In Pennsylvania, the Commonwealth forbid restaurants from offering patrons in-person dining services during the recent holiday season, the restriction lasted from December until Jan. 4. Now restaurants may serve people inside again at 50 percent capacity.

Houlahan remains hopeful for the future, and is working with the incoming President-Elect Joe Biden and his administration on next steps. She’s advocating for more relief for local and regional bodies, businesses, nonprofits and calling for faster rollouts of COVID-19 vaccines for American citizens.

Yet, America remains deeply divided today in 2021. 

A divided America. Concurrently, Biden has pledged to unite the nation. Biden traveled to D.C. for decades from his family home base, which is south of Hockessin and adjacent to the Tatnall School, and just a few miles shy of Southern Chester County near Landenberg, along the White Clay Watershed. U.S. Secret Service have steadily guarded the compound since the day President Barack Obama first nominated Biden as his running mate back in August 2008.

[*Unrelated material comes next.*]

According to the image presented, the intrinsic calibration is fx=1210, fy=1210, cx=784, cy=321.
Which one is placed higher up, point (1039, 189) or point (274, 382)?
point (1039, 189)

Meanwhile, on Jan. 11, ABC News reported that the FBI has received information indicating armed protests are being planned at all 50 state Capitols in the days leading up to Biden's inauguration on Jan. 20.

“All who perpetrated this offense on our democracy must be held accountable — that is not partisan,” Houlahan said. “It is American.”

The future remains unwritten. Folks often said last year, “It’s 2020. Anything can happen!” 2021 is surely off to another unprecedented beginning. No president has ever been impeached twice in American history.

And while most people around the world have condemned the violence that struck the Capitol building on Jan. 6, the call for free speech is equally being echoed as paramount — in democratic societies — from Philadelphia to Berlin.

On Monday, outgoing, and long-serving, German Chancellor Angela Merkel decried Twitter’s decision to ban President Trump from its global social platform for being “problematic” — declaring the tech giant's move a breach of the “fundamental right to free speech."

“This fundamental right can be intervened in, but according to the law and within the framework defined by legislators, not according to a decision by the management of social media platforms,” the chancellor said via spokesperson Steffen Seibert in Berlin. “Seen from this angle, the chancellor considers it problematic that the accounts of the U.S. president have now been permanently blocked.”

Freedom of speech, the right to peacefully assemble and a free press are all guaranteed in the U.S. Bill of Rights under the First Amendment.

“We heal by being united in the face of adversity,” Houlahan said. “We must hold accountable all of those responsible for the attack on the U.S. Capitol. This was an attack on us all. We must work tirelessly to contain and beat the COVID pandemic and to build a more inclusive and robust economy.”